The rightwing Swiss People's Party has urged voters to say "yes" to Sunday shopping and "no" to a moratorium on genetically modified organisms (GMOs).This content was published on October 15, 2005 - 15:45
Party delegates meeting in Näfels, canton Glarus, voted clearly in favour of supporting the government's position for the November 27 ballot.
Citizens are to vote on whether trading hours should be extended in major railway stations and airports and if farmers should wait another five years before attempting to introduce GMOs.
The assembly turned down the GM moratorium by a two-to-one majority, convinced that consumers and farmers were responsible enough to decide if biotechnology could benefit them.
"A moratorium would prevent consumers from choosing the food they want to eat and put farmers under supervision," said parliamentarian Hansruedi Wandfluh. "It would also put our agriculture at a disadvantage because it allows for the import of GM fodder while banning its production in Switzerland.
While some party members argued that most consumers weren't interested in GM foods and defended what they called "quality agriculture," delegates preferred to toe the government line.
Wandfluh added that a moratorium would harm Swiss biotechnological research and companies.
Earlier this month, Economics Minister Joseph Deiss warned that a moratorium on GMOs in agriculture would be bad news for farmers and consumers.
Deiss said that the current law on the issue, which came into force last year, provided enough protection for people and the environment.
The present legislation is aimed at strictly controlling GMOs. It forbids the keeping of genetically modified animals in agriculture for an indefinite period, whereas the initiative foresaw five years.
Hardly any of the delegates opposed the extension of Sunday trading hours for shops in major transports centres, a modification of Switzerland's labour legislation.

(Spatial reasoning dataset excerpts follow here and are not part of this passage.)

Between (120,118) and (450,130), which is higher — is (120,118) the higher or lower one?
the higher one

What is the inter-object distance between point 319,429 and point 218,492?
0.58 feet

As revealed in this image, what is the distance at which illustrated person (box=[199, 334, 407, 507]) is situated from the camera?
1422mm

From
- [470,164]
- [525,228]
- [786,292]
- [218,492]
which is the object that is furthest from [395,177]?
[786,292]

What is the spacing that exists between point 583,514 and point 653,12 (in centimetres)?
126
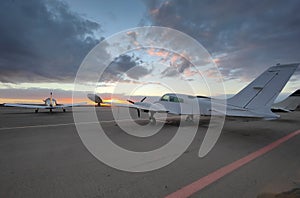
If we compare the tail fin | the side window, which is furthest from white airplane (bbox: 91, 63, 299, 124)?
the side window

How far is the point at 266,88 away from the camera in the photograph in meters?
6.95

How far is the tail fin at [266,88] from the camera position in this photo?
654 centimetres

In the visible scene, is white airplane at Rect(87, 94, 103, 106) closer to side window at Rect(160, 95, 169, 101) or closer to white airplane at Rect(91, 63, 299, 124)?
side window at Rect(160, 95, 169, 101)

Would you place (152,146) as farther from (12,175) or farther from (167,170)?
(12,175)

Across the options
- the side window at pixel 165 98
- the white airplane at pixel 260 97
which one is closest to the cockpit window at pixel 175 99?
the side window at pixel 165 98

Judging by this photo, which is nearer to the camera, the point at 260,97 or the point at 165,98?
the point at 260,97

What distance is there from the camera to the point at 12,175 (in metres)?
3.10

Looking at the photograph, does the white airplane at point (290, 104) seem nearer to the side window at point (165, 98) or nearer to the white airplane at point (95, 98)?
the side window at point (165, 98)

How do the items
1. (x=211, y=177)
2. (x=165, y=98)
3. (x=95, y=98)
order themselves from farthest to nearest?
(x=95, y=98) → (x=165, y=98) → (x=211, y=177)

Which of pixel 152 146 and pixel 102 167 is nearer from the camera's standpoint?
pixel 102 167

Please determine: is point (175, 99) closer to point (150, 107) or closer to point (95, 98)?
point (150, 107)

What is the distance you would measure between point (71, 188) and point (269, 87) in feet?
28.8

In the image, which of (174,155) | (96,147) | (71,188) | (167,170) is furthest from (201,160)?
(96,147)

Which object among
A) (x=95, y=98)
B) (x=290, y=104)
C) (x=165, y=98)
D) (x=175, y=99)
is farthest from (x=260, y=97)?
(x=290, y=104)
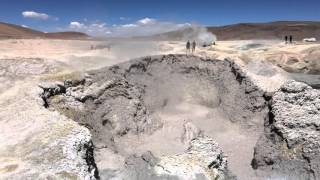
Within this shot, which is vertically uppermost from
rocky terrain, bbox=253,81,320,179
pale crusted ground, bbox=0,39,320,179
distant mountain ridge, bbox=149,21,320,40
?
distant mountain ridge, bbox=149,21,320,40

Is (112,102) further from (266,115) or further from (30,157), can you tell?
(30,157)

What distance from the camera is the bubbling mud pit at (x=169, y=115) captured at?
86.8ft

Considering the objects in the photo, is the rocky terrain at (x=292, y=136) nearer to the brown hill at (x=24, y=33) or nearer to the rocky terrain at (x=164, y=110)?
the rocky terrain at (x=164, y=110)

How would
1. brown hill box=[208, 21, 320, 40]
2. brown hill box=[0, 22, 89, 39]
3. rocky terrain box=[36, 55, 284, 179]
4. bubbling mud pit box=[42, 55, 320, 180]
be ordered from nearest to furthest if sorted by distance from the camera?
bubbling mud pit box=[42, 55, 320, 180]
rocky terrain box=[36, 55, 284, 179]
brown hill box=[0, 22, 89, 39]
brown hill box=[208, 21, 320, 40]

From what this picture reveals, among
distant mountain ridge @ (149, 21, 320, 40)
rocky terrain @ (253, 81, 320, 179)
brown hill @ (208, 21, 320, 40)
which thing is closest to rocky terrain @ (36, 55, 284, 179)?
rocky terrain @ (253, 81, 320, 179)

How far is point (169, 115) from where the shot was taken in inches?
1570

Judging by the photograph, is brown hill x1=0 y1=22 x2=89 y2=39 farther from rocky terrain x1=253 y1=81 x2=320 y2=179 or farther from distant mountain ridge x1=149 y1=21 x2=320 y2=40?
rocky terrain x1=253 y1=81 x2=320 y2=179

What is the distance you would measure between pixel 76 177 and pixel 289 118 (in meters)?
16.5

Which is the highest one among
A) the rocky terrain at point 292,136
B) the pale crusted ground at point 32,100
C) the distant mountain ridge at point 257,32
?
the distant mountain ridge at point 257,32

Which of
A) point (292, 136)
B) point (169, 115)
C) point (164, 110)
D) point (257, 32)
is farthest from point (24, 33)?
point (292, 136)

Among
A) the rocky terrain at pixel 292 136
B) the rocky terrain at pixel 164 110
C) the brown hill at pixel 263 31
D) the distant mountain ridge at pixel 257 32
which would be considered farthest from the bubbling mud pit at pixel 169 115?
the brown hill at pixel 263 31

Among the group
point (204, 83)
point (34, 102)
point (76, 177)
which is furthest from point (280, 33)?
point (76, 177)

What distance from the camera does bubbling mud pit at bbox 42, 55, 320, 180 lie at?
2647 centimetres

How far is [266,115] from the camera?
35969 millimetres
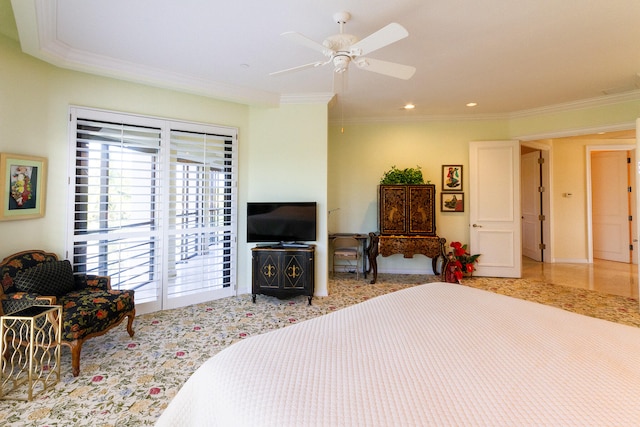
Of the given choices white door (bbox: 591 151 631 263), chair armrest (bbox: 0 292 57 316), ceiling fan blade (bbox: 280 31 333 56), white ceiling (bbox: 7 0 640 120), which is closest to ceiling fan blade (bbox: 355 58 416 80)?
ceiling fan blade (bbox: 280 31 333 56)

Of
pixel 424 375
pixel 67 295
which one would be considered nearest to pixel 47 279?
pixel 67 295

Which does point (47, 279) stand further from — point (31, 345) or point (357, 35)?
point (357, 35)

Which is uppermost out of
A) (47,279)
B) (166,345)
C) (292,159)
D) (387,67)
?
(387,67)

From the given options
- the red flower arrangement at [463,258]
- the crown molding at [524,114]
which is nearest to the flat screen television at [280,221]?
the crown molding at [524,114]

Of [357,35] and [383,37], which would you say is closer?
[383,37]

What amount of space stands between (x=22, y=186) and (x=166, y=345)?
1988 millimetres

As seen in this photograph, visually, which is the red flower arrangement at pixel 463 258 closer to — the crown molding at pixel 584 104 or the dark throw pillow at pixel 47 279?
the crown molding at pixel 584 104

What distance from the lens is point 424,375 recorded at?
37.2 inches

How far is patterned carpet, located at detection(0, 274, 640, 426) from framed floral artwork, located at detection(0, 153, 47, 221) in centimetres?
136

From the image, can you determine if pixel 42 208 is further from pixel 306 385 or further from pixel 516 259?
pixel 516 259

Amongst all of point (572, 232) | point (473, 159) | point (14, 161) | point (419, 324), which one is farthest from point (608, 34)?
point (14, 161)

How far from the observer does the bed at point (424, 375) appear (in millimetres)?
778

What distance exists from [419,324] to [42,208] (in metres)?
3.57

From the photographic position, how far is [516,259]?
4.71 meters
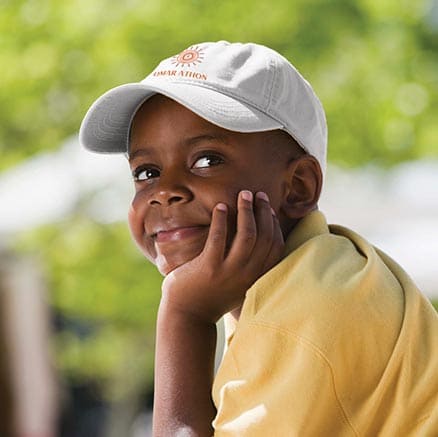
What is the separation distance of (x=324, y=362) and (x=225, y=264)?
331mm

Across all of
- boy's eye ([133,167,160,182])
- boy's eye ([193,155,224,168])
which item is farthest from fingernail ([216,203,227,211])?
boy's eye ([133,167,160,182])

The revision aims to anchor in law what already happens in larger stations and airports.
"This reform is necessary, because consumers, travellers and tourists need shops in stations and airports," said parliamentarian Peter Föhn, adding that the project would not just benefit big cities and urban areas.
Trade unions fear that moves to relax Switzerland's tough Sunday trading restrictions will eventually lead to a seven-day working week across the country.
But Föhn said that that shops in airports and railway stations offered part-time jobs that benefited people's family and professional lives. "Normally the Left would defend this kind of position," he added.
swissinfo with agencies
Delegates of the rightwing People's Party - which is often opposed to official positions, especially on Europe - have decided to follow the government line on upcoming nationwide votes.
A 330-to-257 majority said "yes" to extended Sunday trading hours for shops in major stations and airports.
229 delegates versus 109 voted against a five-year moratorium on GMOs in agriculture.